Стояло тихое утро, висело тихое солнце, бежали по синему небу тихие облака, человек лежал без памяти. Почуявший добычу комар уселся на бледную щеку, примерился, но процесс бурения и сама комариная жизнь внезапно прервались: человек хлопнул ладонью по щеке, застонал и открыл глаза. Белая муть вместо радужной оболочки продержалась в глазах несколько мгновений и растаяла, подобно тщедушному облачку под лучами полуденного солнца, обнажив неяркую темную зелень вокруг зрачка; зеленое вдруг сменилось на синеву, та обернулась пурпуром, побагровела, сгустилась до черноты и вновь обернулась неяркой зеленью. Юноша — а это был юноша по виду — сел и недоверчиво огляделся: руки, плечи, колени, живот... Небо с облаками, земля... Сосны... да, это сосны... а это трава... Юноша увидел небольшую лужицу и прямо на четвереньках заторопился к ней. Левой рукой хлоп по животу — нет живота. Из лужи вытаращенными глазами смотрел на него безусый и безбородый юнец. Юнец потрогал себя за ухо, за нос, дернул несильно за вихры, выдрал несколько волосков — светлые вроде как, из лужи не шибко-то рассмотришь, да и по такому пучочку тоже не сразу видно.
Что-то странное, что-то очень странное витало вокруг, колыхалось, трогало его, проникало внутрь и гладило снаружи... Юноша вытянул губы навстречу отражению, макнул нос и поперхнулся первым же глотком, закашлялся. Запахи! Вот что это такое: запахи! Звуки! Прикосновения! И ветер, и солнечный луч на затылке! Трава колется, а вода в луже холодная! Шаг, второй — он стоит, он ходит! Это был совсем, совсем другой мир, чужой и незнакомый, но он по-прежнему жив, и мир этот живой!
— Матушка! Матушка! Матушка, ты простила меня, наконец! Матушка моя!

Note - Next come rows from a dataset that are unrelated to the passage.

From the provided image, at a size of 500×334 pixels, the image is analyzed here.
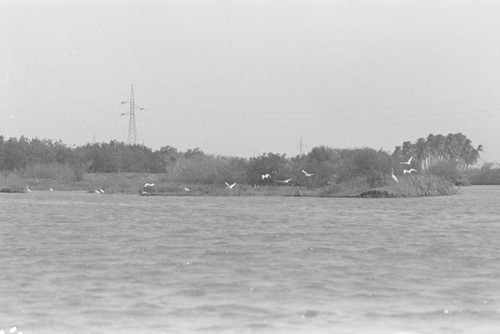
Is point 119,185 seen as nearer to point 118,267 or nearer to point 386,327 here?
point 118,267

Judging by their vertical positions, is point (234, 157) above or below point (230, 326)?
above

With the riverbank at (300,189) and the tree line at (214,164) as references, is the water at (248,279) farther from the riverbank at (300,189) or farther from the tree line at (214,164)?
the tree line at (214,164)

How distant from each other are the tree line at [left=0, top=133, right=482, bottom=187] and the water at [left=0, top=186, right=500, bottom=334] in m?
36.5

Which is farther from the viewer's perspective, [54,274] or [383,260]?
[383,260]

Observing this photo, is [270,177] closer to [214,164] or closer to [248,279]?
[214,164]

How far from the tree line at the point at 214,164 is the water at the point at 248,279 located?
3646 centimetres

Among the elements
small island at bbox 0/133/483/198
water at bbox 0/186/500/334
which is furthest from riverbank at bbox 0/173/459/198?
water at bbox 0/186/500/334

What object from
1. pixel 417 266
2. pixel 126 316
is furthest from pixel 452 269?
pixel 126 316

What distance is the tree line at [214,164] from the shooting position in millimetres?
62000

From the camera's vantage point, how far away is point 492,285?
1224cm

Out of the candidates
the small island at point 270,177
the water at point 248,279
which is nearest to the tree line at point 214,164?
the small island at point 270,177

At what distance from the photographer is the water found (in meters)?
9.24

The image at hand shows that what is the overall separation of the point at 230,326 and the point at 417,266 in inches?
259

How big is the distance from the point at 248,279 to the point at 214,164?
56.6m
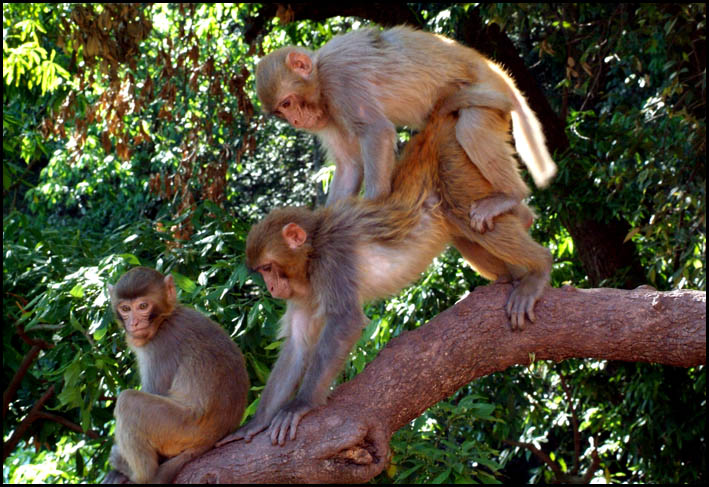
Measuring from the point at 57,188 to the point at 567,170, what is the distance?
8524mm

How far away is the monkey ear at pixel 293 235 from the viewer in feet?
13.6

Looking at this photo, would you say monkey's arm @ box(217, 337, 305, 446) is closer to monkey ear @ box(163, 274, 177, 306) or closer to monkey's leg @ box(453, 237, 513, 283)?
monkey ear @ box(163, 274, 177, 306)

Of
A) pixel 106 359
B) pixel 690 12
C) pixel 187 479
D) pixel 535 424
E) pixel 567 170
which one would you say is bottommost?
pixel 535 424

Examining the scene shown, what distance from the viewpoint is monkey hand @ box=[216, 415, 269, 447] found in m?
3.89

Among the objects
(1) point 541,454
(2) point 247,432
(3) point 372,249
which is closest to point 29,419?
(2) point 247,432

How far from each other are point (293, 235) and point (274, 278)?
0.24 m

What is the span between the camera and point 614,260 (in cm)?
813

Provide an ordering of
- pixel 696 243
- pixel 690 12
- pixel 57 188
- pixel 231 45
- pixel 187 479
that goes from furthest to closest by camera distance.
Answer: pixel 57 188, pixel 231 45, pixel 690 12, pixel 696 243, pixel 187 479

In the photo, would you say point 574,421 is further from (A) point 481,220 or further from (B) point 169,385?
(B) point 169,385

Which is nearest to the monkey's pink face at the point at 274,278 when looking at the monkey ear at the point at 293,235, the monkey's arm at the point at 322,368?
the monkey ear at the point at 293,235

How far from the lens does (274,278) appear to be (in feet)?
13.6

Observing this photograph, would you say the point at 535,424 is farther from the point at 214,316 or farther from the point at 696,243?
the point at 214,316

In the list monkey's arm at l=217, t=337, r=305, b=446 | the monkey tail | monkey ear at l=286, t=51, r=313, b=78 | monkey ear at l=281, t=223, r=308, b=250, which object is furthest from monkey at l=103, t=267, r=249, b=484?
the monkey tail

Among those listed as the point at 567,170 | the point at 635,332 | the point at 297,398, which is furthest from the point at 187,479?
the point at 567,170
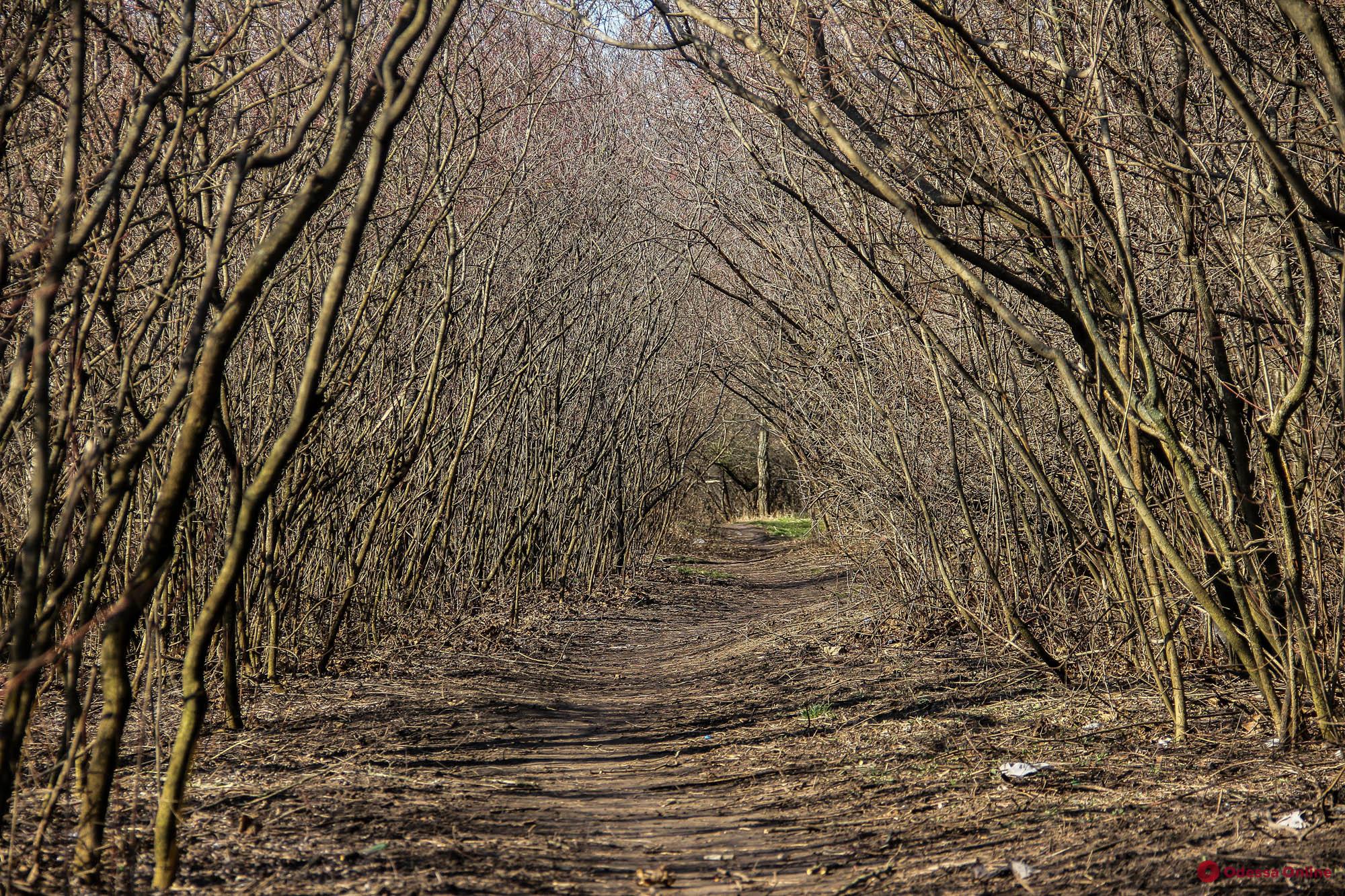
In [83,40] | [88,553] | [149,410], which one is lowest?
[88,553]

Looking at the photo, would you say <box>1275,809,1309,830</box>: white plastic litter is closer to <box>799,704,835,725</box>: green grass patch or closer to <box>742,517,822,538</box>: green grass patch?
<box>799,704,835,725</box>: green grass patch

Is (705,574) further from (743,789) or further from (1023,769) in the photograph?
(1023,769)

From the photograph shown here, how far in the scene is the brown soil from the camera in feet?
9.72

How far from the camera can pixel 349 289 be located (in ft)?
23.0

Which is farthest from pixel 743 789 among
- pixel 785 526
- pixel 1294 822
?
pixel 785 526

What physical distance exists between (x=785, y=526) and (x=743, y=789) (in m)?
19.4

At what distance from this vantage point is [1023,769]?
157 inches

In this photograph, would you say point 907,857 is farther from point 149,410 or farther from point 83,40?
point 149,410

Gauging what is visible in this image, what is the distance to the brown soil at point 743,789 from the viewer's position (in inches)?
117

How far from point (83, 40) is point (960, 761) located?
3.91 meters

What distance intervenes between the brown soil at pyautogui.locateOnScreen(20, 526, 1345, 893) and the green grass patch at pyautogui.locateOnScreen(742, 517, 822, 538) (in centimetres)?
1346


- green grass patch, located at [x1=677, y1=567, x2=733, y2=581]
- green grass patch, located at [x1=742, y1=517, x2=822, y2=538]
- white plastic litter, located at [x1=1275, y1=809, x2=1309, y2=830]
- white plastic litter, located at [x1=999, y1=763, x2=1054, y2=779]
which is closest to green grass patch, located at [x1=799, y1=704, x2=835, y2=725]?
white plastic litter, located at [x1=999, y1=763, x2=1054, y2=779]

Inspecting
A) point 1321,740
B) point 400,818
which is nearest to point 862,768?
point 1321,740

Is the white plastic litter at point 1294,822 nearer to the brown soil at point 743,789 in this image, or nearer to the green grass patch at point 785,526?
the brown soil at point 743,789
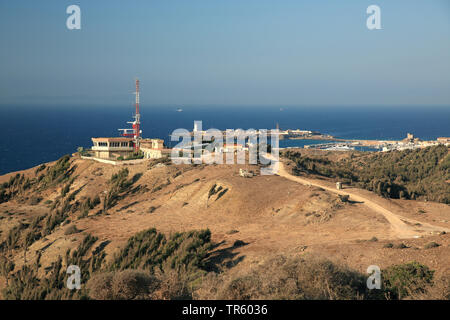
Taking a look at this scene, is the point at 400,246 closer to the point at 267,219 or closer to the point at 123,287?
the point at 267,219

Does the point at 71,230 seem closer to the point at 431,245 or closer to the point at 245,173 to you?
the point at 245,173

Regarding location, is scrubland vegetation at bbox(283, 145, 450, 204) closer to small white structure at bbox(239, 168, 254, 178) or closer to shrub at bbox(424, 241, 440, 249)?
small white structure at bbox(239, 168, 254, 178)

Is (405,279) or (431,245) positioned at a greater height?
(431,245)

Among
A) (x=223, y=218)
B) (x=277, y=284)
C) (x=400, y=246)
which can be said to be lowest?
(x=223, y=218)

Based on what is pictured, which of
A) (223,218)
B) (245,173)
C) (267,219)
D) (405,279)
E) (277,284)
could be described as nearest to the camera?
(277,284)

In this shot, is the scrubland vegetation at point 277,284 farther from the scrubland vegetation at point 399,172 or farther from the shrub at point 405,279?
the scrubland vegetation at point 399,172

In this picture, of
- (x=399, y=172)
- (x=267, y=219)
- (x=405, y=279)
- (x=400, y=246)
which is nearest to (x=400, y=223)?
(x=400, y=246)

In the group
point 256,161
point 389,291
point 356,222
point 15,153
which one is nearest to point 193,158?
point 256,161

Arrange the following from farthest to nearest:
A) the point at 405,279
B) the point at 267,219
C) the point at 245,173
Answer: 1. the point at 245,173
2. the point at 267,219
3. the point at 405,279

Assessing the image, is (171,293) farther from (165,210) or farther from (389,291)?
(165,210)

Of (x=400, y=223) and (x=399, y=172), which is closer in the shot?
(x=400, y=223)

Юноша заплакал, упал с размаху на живот и поцеловал, что под рот попалось. Это оказалась старая сосновая шишка, расцарапавшая ему обе губы, но юноша почти не обратил внимания на боль, сплюнул кровь куда-то вправо и снова лег, прижался ухом к серым хвоинкам... Земля молчала, но юноше послышалось, что она тихонечко вздохнула... Тихонечко-тихонечко...
— Матушка моя... Велик твой гнев на непослушного сына твоего, но все эти лета, весны, зимы и осени, сотни миллионов осеней и весен я жил и ждал, и молился тебе, и каялся... Любя, тебя одну любя, дорогую Матушку мою! Я понял свою вину и понял тщету гордыни и тщеславия, и ничто и никогда больше не собьет меня, не отвратит от мирного и безмятежного бытия, лишь только повеление твое или угроза тебе, если таковая возникнет. Я осознал, и я счастлив прощению твоему! Мне ничего больше не надо от жизни, кроме как жить, дышать, петь, смеяться, есть и пить вволю, но и обходиться без этого, спать... Только вот спать не надобно, я и так слишком долго... Но это не важно. Ты мне подарила жизнь, ты мне вернула счастье... И я изменился... Я многое понял, я иной.